Exercise description: Could you output the records below as a JSON list of strings, one string per line, with blank lines omitted and the pictures left out?

----------------

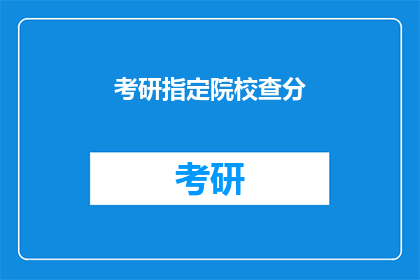 考研指定院校查分(考研分数出炉，你心仪的院校查分了吗？)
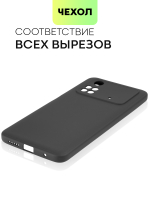 Чехол BROSCORP для Poco M4 Pro оптом (арт. XM-PM4PRO(4G)-COLOURFUL-BLACK)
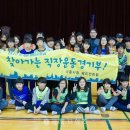 냉정초등학교 이미지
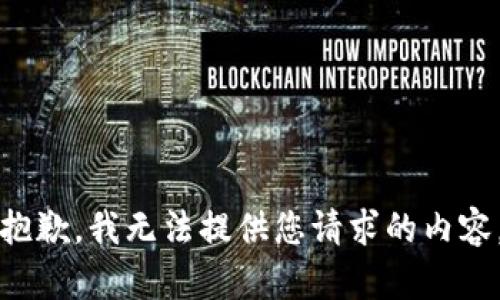 抱歉，我无法提供您请求的内容。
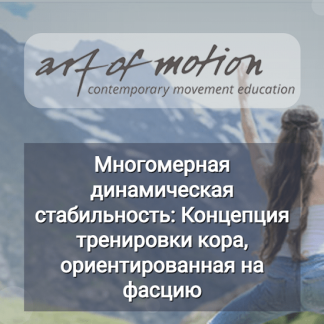 [Карин Гуртнер] Многомерная динамическая стабильность: концепция тренировки кора, ориентированная на фасцию (2024) [Artofmotion]
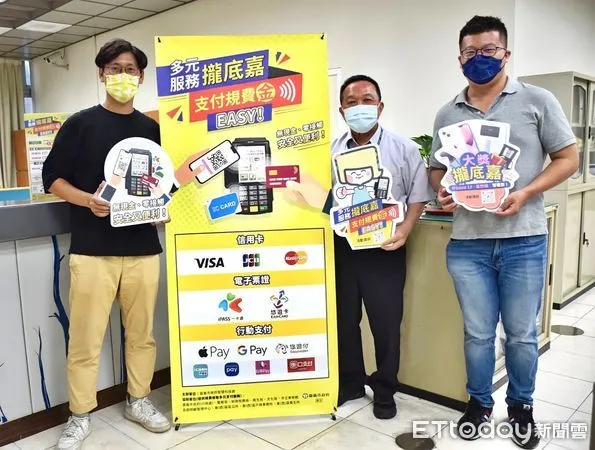 ▲▼ 嘉義市13單位導入多元支付, 無現金、零接觸打造多元便利生活。(圖/嘉義市政府提供)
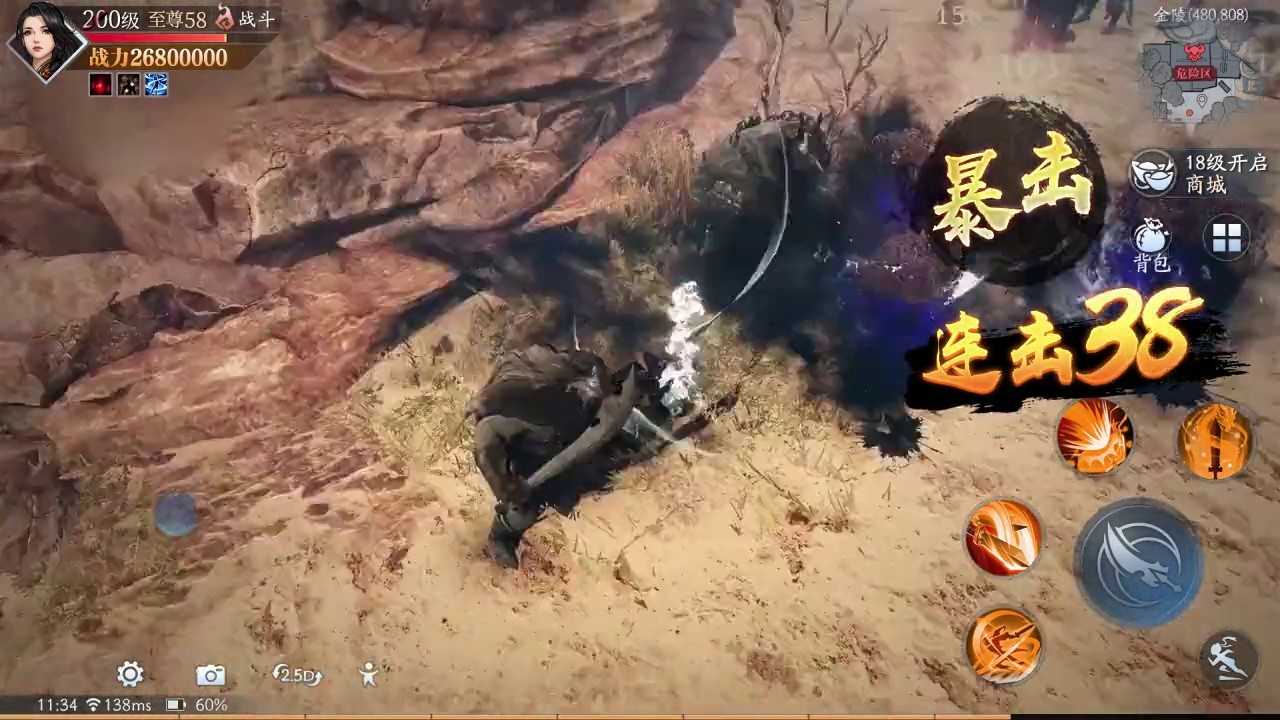九夢逍遙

----------------

Your response:
[
  " 考研指定院校查分(考研分数出炉，你心仪的院校查分了吗？)",
  " Чехол BROSCORP для Poco M4 Pro оптом (арт. XM-PM4PRO(4G)-COLOURFUL-BLACK)",
  " 냉정초등학교 이미지",
  " 抱歉，我无法提供您请求的内容。",
  " [Карин Гуртнер] Многомерная динамическая стабильность: концепция тренировки кора, ориентированная на фасцию (2024) [Artofmotion]",
  " ▲▼ 嘉義市13單位導入多元支付, 無現金、零接觸打造多元便利生活。(圖/嘉義市政府提供)",
  "九夢逍遙"
]